In more recent times, the western and northern coast of Norway have retained much of the boat-building tradition we know from the Viking Age, while eastern Norway have types somewhat further removed from their Viking ancestors.
The latter half of the 19th century saw great changes in Norwegian society, and the traditional boat types were altered and improved. Great regattas were held, such as in Stavanger in 1868, in order to determine which type was the safest and most efficient, and formed the best basis for improvement. The East-Norwegian boats won the competition, but each district remained faithful to its own type.
- See also: Nordland Boat – The Viking Heritage
The boats of Rogaland, the south-west coast types, were mainly built in the well-forested, northern part of the county called Ryfylke.

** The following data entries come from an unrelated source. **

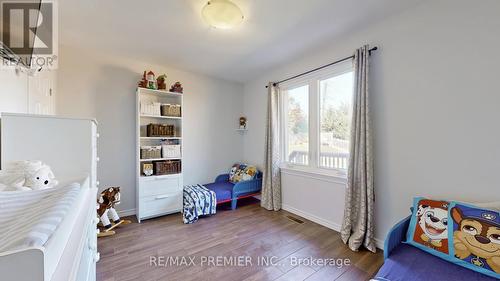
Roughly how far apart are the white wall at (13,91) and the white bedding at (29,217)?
100cm

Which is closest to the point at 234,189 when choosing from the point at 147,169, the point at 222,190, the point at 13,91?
the point at 222,190

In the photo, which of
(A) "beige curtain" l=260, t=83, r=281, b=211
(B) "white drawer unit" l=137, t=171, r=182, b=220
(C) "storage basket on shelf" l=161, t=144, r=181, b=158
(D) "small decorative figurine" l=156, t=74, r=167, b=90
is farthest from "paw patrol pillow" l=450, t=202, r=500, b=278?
(D) "small decorative figurine" l=156, t=74, r=167, b=90

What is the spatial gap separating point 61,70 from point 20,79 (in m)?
1.50

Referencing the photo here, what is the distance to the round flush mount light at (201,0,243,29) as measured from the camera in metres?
1.70

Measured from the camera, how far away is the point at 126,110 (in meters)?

The southern part of Rogaland – Jæren and Dalane – was practically without trees so that the natural conditions for boat-building were poor. The boats built in Rogaland were four, six and eight-oared boats.
The main boat-building areas of Hordaland south of Bergen were Hardanger, Strandebarm and Os. It takes a keen eye to see the differences between old boats from these districts. Since the 1800s, boat-builders from Os have dominated the pleasure-boat market of Bergen and the surrounding districts, and the term Oselver has become almost synonymous with a light three-stake boat.
Great numbers of four-oared boats were built to serve inshore fishing, general travel and small-scale transport of fish, meat, butter, wool and other farm products to Bergen. These commodities were sold by farmers and fishers at the Bergen market.
Fishing further offshore called for six-oared boats. Eight- and ten-oared boats were used for rowing to church. The church boats were often the common property of several farms. For a wedding, it was important that the boat carrying the bride should be the fastest and stout oarsmen had to be selected among the young men of the community.
In the 1850s, Helge Larsson Kvalvik was regarded as one of the leading boat-builders in the area. One of his boats was called ‘tausabåten’ – the girls’ boat, a nickname dating back to 1853 when the boat was new. The young people of Lote in Hardanger and the neighboring farm of Alsåker were none too friendly, and the Alsåker people used to say that the Lote boys could not even row as well as the Alsåker girls. On the occasion of a wedding in Alsåker, eleven Lote men dressed in girls’ clothes borrowed the new boat in the boat-shed and annoyed the Alsåker ‘bride boat’ by rowing round it in circles, shouting, screaming and making a general nuisance of themselves.